Foucault e Husserl reconhecem uma transformação fundamental na ordem da razão que abre espaço à dispersão das ciências modernas, embora situem a questão em perspectivas históricas distintas. Trata-se do nascimento das ciências positivas, o qual Lebrun também toma como acontecimento central para a ciência moderna, situando-o em perspectiva histórica similar à de Foucault. Lebrun elogia a dispersão das ciências como Faktum digno de interesse, mobilizando a mesma periodização arqueológica de Foucault e mirando sua flecha no adversário racionalista, Husserl, que lamenta essa mesma dispersão das ciências modernas.

 

1.1  O QUADRO MODERNO DA ARQUEOLOGIA

Lebrun (2006, p. 134) assegura, em seu artigo “A ideia de epistemologia,” que, “[...] diante do Faktum das ciências positivas, existem duas atitudes possíveis, uma de origem cartesiana, outra de origem aristotélica.” Um representante da primeira atitude, racionalista por excelência, é Husserl, que está nomeadamente no horizonte polêmico de Lebrun, enquanto este assume a outra posição, designada por ele como aristotélica. A atitude racionalista envolve um diagnóstico desse Faktum como uma lamentável derrocada do ideal clássico de universalidade da razão. A outra atitude, aquela que Lebrun procura explicitar, nesse artigo, envolve um diagnóstico menos pessimista, ressaltando resultados “interessantes” dessa incontornável novidade na história da razão.
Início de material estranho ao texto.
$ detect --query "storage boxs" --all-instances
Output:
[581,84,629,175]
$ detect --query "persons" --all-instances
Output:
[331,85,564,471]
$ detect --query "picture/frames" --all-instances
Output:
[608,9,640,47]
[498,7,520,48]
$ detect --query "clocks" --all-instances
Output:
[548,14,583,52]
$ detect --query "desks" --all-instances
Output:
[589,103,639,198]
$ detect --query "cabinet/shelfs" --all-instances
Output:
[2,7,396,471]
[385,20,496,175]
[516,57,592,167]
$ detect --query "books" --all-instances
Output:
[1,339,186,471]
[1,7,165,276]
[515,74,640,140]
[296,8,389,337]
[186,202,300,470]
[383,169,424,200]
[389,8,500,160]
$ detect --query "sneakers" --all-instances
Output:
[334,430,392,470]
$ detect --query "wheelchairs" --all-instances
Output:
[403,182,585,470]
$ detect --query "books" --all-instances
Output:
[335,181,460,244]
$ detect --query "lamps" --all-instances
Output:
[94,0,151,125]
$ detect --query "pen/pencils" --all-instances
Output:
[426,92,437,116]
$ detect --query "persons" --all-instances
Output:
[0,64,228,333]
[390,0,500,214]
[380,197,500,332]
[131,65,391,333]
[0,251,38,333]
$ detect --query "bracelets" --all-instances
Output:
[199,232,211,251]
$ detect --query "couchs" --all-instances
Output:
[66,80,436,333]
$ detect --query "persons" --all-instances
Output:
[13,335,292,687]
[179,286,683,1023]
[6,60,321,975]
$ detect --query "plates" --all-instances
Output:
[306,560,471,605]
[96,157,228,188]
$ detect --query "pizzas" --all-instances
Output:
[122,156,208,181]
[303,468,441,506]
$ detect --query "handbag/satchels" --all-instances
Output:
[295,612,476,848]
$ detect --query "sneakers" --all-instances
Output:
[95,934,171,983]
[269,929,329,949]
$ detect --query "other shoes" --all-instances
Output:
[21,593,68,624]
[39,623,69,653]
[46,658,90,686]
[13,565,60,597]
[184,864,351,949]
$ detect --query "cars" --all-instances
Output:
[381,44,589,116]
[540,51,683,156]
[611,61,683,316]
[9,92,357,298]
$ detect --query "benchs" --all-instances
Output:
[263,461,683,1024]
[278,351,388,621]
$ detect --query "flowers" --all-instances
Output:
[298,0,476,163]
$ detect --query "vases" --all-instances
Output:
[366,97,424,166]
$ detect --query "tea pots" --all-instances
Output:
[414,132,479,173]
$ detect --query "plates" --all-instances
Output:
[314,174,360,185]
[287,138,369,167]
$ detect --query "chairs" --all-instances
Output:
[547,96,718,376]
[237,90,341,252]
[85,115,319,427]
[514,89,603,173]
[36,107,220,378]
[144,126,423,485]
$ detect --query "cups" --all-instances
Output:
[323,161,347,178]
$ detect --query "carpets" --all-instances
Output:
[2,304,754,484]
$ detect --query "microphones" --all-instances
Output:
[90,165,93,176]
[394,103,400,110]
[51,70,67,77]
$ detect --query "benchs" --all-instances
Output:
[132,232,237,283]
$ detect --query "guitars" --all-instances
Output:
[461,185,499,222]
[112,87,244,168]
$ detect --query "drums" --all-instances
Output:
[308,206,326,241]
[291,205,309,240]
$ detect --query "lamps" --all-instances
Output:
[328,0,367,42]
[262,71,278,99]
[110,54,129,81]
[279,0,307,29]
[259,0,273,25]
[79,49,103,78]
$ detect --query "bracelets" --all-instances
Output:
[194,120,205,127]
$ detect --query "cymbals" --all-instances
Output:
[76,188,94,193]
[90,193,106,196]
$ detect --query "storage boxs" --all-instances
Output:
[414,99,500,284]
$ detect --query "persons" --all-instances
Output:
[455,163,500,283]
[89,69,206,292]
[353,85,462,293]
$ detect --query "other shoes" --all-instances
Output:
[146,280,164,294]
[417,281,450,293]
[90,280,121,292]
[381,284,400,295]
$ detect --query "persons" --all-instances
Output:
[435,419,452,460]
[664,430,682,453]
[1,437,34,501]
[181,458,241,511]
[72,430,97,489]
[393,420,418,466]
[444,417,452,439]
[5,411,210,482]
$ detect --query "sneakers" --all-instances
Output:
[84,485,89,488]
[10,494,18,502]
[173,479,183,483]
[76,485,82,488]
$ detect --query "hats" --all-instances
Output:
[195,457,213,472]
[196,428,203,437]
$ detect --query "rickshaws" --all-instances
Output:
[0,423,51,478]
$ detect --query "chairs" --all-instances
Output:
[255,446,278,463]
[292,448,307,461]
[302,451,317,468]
Não há dúvidas de que Husserl lamenta o declínio do ideal de universalidade da razão – universalidade que, para ele, deve ser recuperada, respeitando-se a necessidade de ressignificação dessa unidade, imposta pelas filosofias críticas de Hume e Kant. Husserl entende que Hume e Kant abrem uma luta de autocompreensão desse processo – para Husserl, processo de declínio ou fracasso –, tarefa na qual ele pretende tomar posição. Não se trata de uma posição resignada, mas do projeto radical de redesenhar a universalidade da razão. Projeto cuja dificuldade essencial está no Faktum anunciado por Lebrun: a dispersão da Ciência em ciências particulares, a dissolução da mathesis.

É esse mesmo movimento histórico que Foucault descreve, ao menos em um de seus “momentos” (sobretudo em Les mots et les choses, de 1966), como passagem – ou melhor, como ruptura – da episteme clássica à episteme moderna (final do século XVIII, início do XIX). Longe de refletir um declínio na história metafísica da razão, a passagem de uma episteme a outra descreve, para Foucault, o nascimento de uma nova configuração da racionalidade, na qual as ciências positivas se tornam independentes, autônomas, o que tem uma série de consequências decisivas. Uma delas, da qual Lebrun se ocupa no artigo “A ideia de epistemologia”, é a própria possibilidade da epistemologia. O divórcio irremediável entre ciência e metafísica fornece um objeto possível ao epistemólogo, em função da autonomia das ciências particulares.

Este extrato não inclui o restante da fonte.